# Von Webanwendung in Dateien schreiben



## minnime (24. Mai 2012)

Hallöchen allerseits.

Ich bin zu dem Schluss gekommen dass für mein aktuelles Webprojekt (reines JSP, weiter nichts) eine Datenbank ziemlicher Overkill wäre. Ich will also für die Persistenz auf Dateien (hauptsächlich XML) zurückgreifen. Nun muss natürlich sichergestellt werden, dass immer nur eine Session der Webanwendung gleichzeitig in die Dateien schreibt. Nun ist die Frage wie ich das lösen soll. Soweit ich weiss wird jede Klasse nur einmal instanziert, als Singleton sozusagen. Würde es reichen wenn ich in einer Klasse den Dateizugriff erledige und alle Sessions der Webanwendung diese nutzen? Oder muss ich diese Klasse dann, auch wie eine Datenbankverbindung, über JNDI zur Verfügung stellen. Ich gehe davon aus dass jede Session in einem eigenen Thread abläuft, dann muss ich doch sicher Synchronisierungsmaßnahmen treffen?
Oder gibt es für solche Zwecke irgendwas vorgefertigtes aud der API das man nutzen kann?

Freue mich auf Tips und Hinweise.


----------



## nillehammer (24. Mai 2012)

In Deinem Text stecken einige falsche Aussagen drinnen. Ich glaube dass deren Verständnis aber elementar für erfolgreiche Webprogrammierung ist. Deswegen erstmal die Korrekturen.


> Nun muss natürlich sichergestellt werden, dass immer nur eine Session der Webanwendung gleichzeitig in die Dateien schreibt.


Wenn Du das machst, sperrst Du den Zugriff auf die Datei für alle anderen Nutzer für die Lebensdauer der Session.
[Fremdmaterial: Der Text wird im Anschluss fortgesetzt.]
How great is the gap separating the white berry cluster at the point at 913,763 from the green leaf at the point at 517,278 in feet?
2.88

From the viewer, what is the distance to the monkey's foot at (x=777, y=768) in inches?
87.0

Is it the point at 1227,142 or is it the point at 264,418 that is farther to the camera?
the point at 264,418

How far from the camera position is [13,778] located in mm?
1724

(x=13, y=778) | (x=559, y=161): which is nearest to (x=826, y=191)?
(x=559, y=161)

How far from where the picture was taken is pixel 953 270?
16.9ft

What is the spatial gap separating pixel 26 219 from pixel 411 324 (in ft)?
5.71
Ob eine Webanwendung, die mehrere Minuten lang nur von einem Nutzer benutzt werden kann, sinnvoll ist, naja. Du musst also einen feingranulareren Sperrmechanismus haben oder jeder Nutzer arbeitet mit seiner eigenen Datei.


> Soweit ich weiss wird jede Klasse nur einmal instanziert, als Singleton sozusagen.
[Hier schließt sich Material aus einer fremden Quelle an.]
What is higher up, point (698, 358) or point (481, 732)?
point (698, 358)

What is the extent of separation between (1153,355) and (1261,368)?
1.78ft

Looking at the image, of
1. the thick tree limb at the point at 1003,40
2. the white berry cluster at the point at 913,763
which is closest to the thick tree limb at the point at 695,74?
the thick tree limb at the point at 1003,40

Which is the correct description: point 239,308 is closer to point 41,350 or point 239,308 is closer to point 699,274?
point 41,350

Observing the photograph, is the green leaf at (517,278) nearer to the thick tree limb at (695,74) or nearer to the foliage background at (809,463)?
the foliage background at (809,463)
Blödsinn, Klassen kannst Du so oft instanzieren wie Du willst (sofern sie einen erreichbaren Konstruktor haben natürlich). Und bei den Container-Managed Klassen (bspw. Servlets) darfst Du dich auf nichts verlassen. Kann sein, dass der Container ein Singleton draus macht, kann sein, dass er für jeden Request eines neu instanziert, kann sein, dass er einen Pool hat... Wenn Du statt instanziert, *geladen* meinst, damit kann man arbeiten und ein Singleton implementieren, wenn man will.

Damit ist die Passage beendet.